In the best of all worlds, programmers would write applications without thinking about the target systems on which they'll run. Processor dependencies such as cache size, memory bandwidth, and others would be ignored. Multiprocessor (MP) architectural dependencies like memory sharing, number of processors, and network bandwidth also would be forgotten. And of course, tools would be supplied to automatically provide an efficient executable with minimal effort.
Today, available compiler technology can do a good job of optimizing for processor architectures. Compilers even deal well with shared-memory multiprocessor systems. But in the next century, we'll have to develop the tools to enable this level of simplicity on distributed-memory multiprocessors. Efforts are under way to ease the use of data-flow libraries. There's even a group working on standardizing this capability, which will result in application portability. The real challenge is in automatically decomposing a single application to run on multiple processors. Research has started, and usable solutions shouldn't be too far away.
One thing is surethe development of multiprocessor architectures continues to increase dramatically. At the high end, SGI/Cray, Sun, IBM, HP, Compaq, and other vendors are all producing MP systems based on their workstation technologies. The availability of high-performance networking lets users build their own systems. There are a number of firms in the embedded area who supply multiple processors on a single board. A few vendors, including SKY Computers, are able to efficiently connect many multiprocessor boards into high-performance-computer (HPC) systems.
Multiple Solutions, Challenges
Reading about multiprocessor architectures, however, is like alphabet soup.
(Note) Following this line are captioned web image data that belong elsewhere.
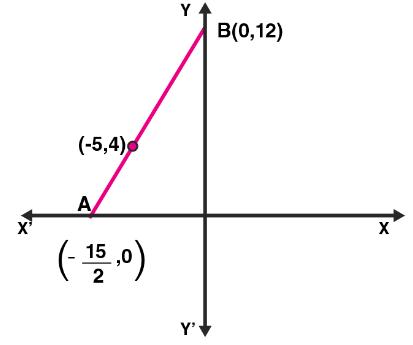 NCERT Exemplar Solutions for Class 11 Maths Chapter 10 - Image 18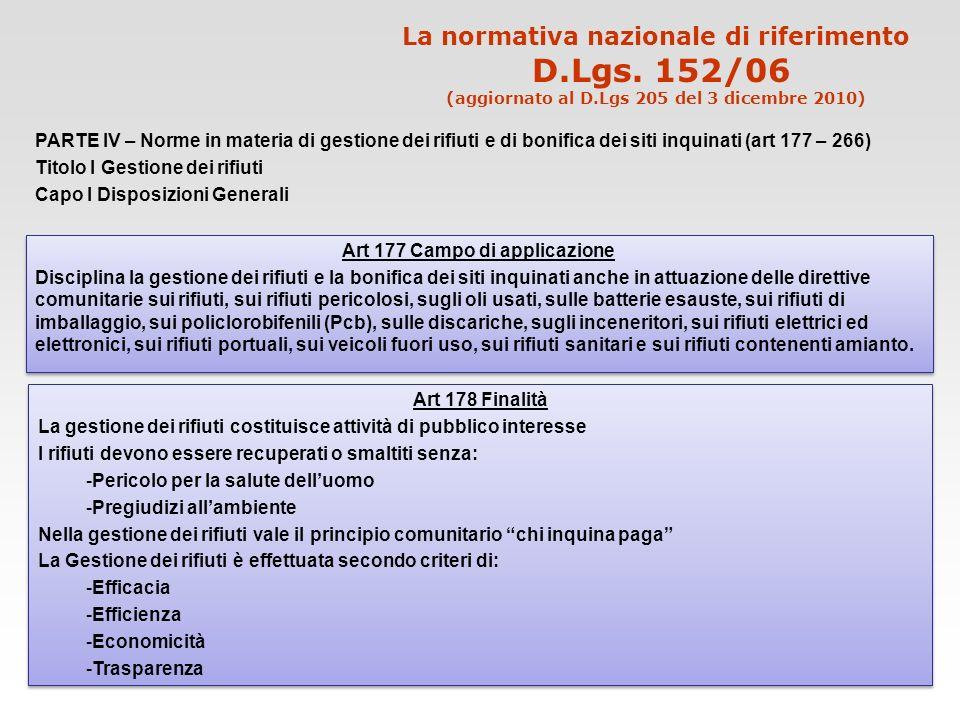 D.Lgs. 152/06 La normativa nazionale di riferimento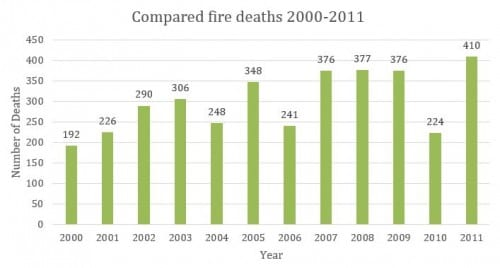 "Annual Fire Deaths in South Africa, 2000-2011 (Adapted from ""Fire Statistics of South Africa,"" 2013)"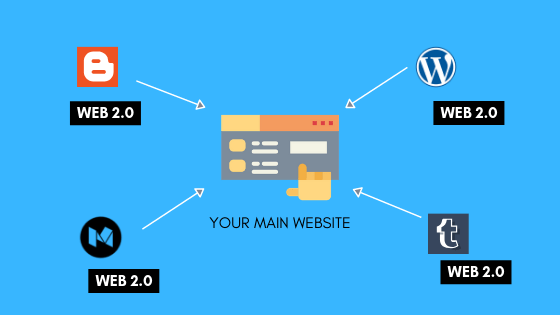 Create 2 High Quality Web 2.0 property with 6 articles (500+ words each) with contextual backlinks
There are symmetric multiprocessors (SMPs), nonuniform memory access (NUMA), network of workstations (NoW), distributed shared memory (DSM), and others. There are tradeoffs in each of these architectures, and there isn't any single best solution for all MP requirements. Yet all multiprocessor systems, regardless of architectural proclivity, present significant software challenges.
Software Issues: The first issue to be addressed is maximizing the performance from each processor. The most common reason for purchasing an MP system is that a single processor doesn't have the CPU or I/O performance to solve problems fast enough. If the application can be tuned to run faster on every processor, the number of processors can be reduced, thereby decreasing the MP system's size and complexity.
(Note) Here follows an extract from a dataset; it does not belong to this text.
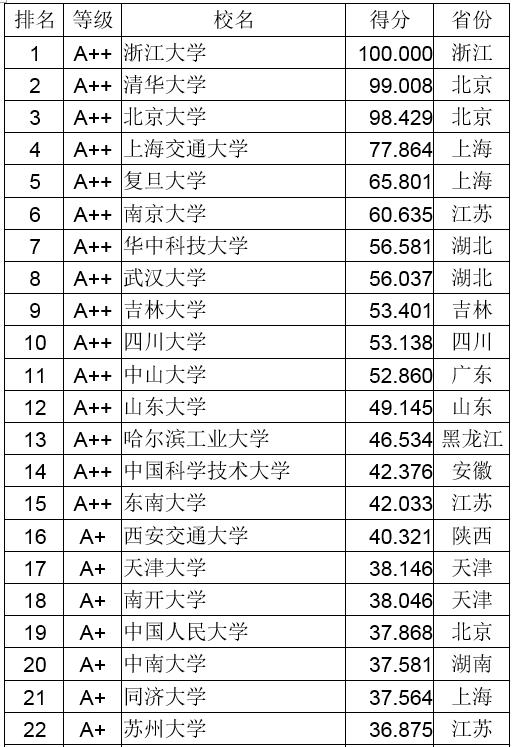 武书连2018中国758所大学创新能力排行榜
Developing a multiprocessor application is seldom simple or transparent. Vendor-supplied libraries are available to support specific hardware features. They also may include shared-memory functions, a multithreading library, or a message-passing communications library. Sometimes, users can "flip a switch" and convert a uniprocessor application to an MP application. The state of the art, however, is such that this simple conversion isn't feasible in all configurations. Even when it is, the resulting performance isn't necessarily as good as expected.
Managing communications can become a significant challenge when the size of the system increases. If only a few processors are involved, it's possible to keep track of the communications manually. When there are hundreds or even thousands of processors, automation is required to supervise the configuration. In addition to the size of the problem, the configuration may change between application runs because of the availability of resources, or because hardware has failed.
Finally, there's the "ease of use" issue. This may be an overused marketing term, but the application programmer really doesn't want to deal with the complexities of an MP system. The goal is to get the application running with minimum effort and maximum performance.
CPU Performance: Maximizing the processor's performance is a relatively well-understood problem. Compilers were the first programmer productivity enhancers developed. The current technology is very advanced. Each new processor needs to have a compiler in order to be successful in the marketplace.
Achieving additional performance is possible for some applications, such as DSP and image processing, if a vector-processing library that has been tuned for the processor is provided. Getting the best performance from these libraries usually involves some amount of coding in assembly language. Fortunately, vector libraries are usually available from the vendor.
To date, these libraries haven't been standardized. An application written for one processor family doesn't port easily to another processor. The Vector Signal and Image Processing Library (VSIPL) proposed standard, funded by the Defense Advanced Research Projects Agency (DARPA), is attempting to address this issue. By bringing together major vendors and users to define a common application programming interface (API) for signal and image processing, the vendors will implement the standard. Users also will gain enhanced portability in their applications.
A number of vendors have developed compilers that automatically vectorize. These compilers understand the processor/cache/memory architecture. They also can generate vector-optimized executables from sources that are very portable. This capacity first appeared on the Cray supercomputers. It has been implemented by Digital for the Alpha, as well. SKY offers this capability for embedded real-time applications.